=== Extrait de page ===
■ ■ ■
Los Silencios

Quand on sort de LOS SILENCIOS, il ne fait aucun doute que le film a toute sa place en festivals. Son sujet et sa forme sont calibrés pour émouvoir et sensibiliser les publics de festivals de films. Sans aucune musique, le film de Beatriz Seigner conte une fable humaine, en plein cœur d’une île amazonienne, à la frontière entre le Brésil, la Colombie et le Pérou. C’est l’histoire d’Amparo, mère de Nuria et Fabio, qui quitte son pays (la Colombie) pour fuir la guerre qui dure depuis une demi-décennie. Une guerre durant laquelle le père de famille a disparu. Dès lors, il est rapidement compréhensible que Beatriz Seigner explore le déchirement familial, le voyage et les affres de la guerre. Tout cela regroupé dans un même film, qui pourtant n’est pas très long. Mais les 85 minutes de LOS SILENCIOS suffisent à poser un problème de rythme. En effet, Beatriz Seigner joue la carte de la sensorialité à fond, au point de ne vouloir faire que cela. Pourtant, outre sa sensorialité criarde, le film a plein de qualités et de bonnes intentions.

Il y a la volonté de créer deux réalités, Beatriz Seigner montre à la fois le quotidien quasi documentaire et naturaliste des villageois (puisqu’elle a intégré de vrai-e-s villageois-es dans son casting), mais intègre une partie très surnaturelle. Dans le récit et dans l’image, se confondent une réalité perceptible et une réalité magique imperceptible. La cinéaste a choisi de les faire cohabiter. Même si, progressivement, les deux réalités finissent par se détacher, il y une dimension fantastique qui plane au sein du naturalisme. Il suffit de voir, par exemple, comment certains comportements sont troublants, ou même l’arrivée progressive des couleurs fluorescentes. Parce que Beatriz Seigner ne représente pas la mort avec des couleurs sombres, mais adapte la culture locale, où la mort est une manifestation visuelle sensible et rayonnante, et surtout pas effrayante et obscure.
■ ■ ■
=== Objectifs ===
1 – Répondez brièvement aux questions suivantes sur la critique de Los Silencios.
(a) Quelle est la durée du film, en minutes ?
(b) Quel pays Amparo quitte-t-elle ?
(c) Quelles couleurs font progressivement leur arrivée dans le film ?
2 – Reprenez la critique de Los Silencios après sa dernière phrase et rédigez-en la suite.
Les enregistrements proviennent d'une source distincte de la critique de Los Silencios.
■ ■ ■
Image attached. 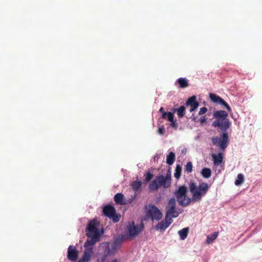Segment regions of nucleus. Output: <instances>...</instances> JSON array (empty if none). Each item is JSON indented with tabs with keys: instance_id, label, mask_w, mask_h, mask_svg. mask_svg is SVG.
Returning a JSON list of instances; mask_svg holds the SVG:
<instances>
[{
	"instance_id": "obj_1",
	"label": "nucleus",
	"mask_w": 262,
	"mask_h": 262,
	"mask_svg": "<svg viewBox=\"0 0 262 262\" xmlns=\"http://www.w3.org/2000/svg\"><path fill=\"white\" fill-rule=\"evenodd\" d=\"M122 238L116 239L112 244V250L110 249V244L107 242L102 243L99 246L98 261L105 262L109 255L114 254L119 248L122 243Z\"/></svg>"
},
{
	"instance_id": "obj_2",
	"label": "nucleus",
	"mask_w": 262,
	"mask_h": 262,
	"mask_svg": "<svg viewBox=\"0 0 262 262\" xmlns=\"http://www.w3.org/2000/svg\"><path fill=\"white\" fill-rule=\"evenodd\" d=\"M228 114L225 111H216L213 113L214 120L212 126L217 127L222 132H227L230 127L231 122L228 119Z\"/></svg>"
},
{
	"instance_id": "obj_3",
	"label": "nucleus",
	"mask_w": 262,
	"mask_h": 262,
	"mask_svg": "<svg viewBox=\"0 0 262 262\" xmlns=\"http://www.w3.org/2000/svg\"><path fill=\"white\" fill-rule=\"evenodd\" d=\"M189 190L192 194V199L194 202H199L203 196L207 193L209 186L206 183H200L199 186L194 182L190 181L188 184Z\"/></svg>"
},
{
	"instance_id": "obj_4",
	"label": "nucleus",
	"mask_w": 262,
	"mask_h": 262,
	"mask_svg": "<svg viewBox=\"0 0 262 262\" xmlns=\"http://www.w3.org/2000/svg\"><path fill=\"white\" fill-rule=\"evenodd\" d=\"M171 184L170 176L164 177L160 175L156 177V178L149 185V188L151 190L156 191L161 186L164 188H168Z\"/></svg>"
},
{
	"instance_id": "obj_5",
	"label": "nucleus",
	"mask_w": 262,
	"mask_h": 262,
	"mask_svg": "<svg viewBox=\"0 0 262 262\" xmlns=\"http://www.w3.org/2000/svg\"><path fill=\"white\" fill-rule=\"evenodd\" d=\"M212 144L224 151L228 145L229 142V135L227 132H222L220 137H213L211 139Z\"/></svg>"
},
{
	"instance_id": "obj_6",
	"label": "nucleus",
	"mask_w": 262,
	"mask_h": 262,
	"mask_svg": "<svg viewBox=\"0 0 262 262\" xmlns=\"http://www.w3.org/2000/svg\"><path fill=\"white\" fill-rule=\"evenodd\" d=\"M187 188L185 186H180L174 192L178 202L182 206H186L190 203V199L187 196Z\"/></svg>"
■ ■ ■
=== Réponses attendues ===
1 –
(a) 85 minutes.
(b) La Colombie.
(c) Des couleurs fluorescentes.

2 –
LOS SILENCIOS joue donc la carte du voyage initiatique, où les « victimes vivantes » (les survivants qui ont perdu un être cher) doivent apprendre à vivre avec un manque, à vivre avec les fantômes du passé, à vivre avec une vie brisée. Beatriz Seigner se fait alors témoin d’une expérience de vie nouvelle, celle où les réfugiés doivent construire une nouvelle réalité et un nouveau quotidien. Mais tout en vivant avec la réminiscence des fantômes, dans une image lumineuse et sensible. Tout simplement parce que la cinéaste n’hésite jamais à poser longuement sa caméra, à écouter les échanges de parole, et à regarder les un-e-s écouter les autres. LOS SILENCIOS se pose alors la question de la survie chez les réfugiés. Pour cela, Beatriz Seigner évite soigneusement le misérabilisme, et préfère laisser ses images décortiquer les espaces et les attitudes. Avec peu de travellings (les seuls sont vraiment lents), et un montage qui travaille le temps qui passe, la cinéaste capte le rapport entre la terre et les humain-e-s. Un lien où des réfugiés doivent s’intégrer et s’approprier à une nouvelle terre, qui se caractérise par une initiation – celle où la question organique (les nombreux bruitages) est primordiale.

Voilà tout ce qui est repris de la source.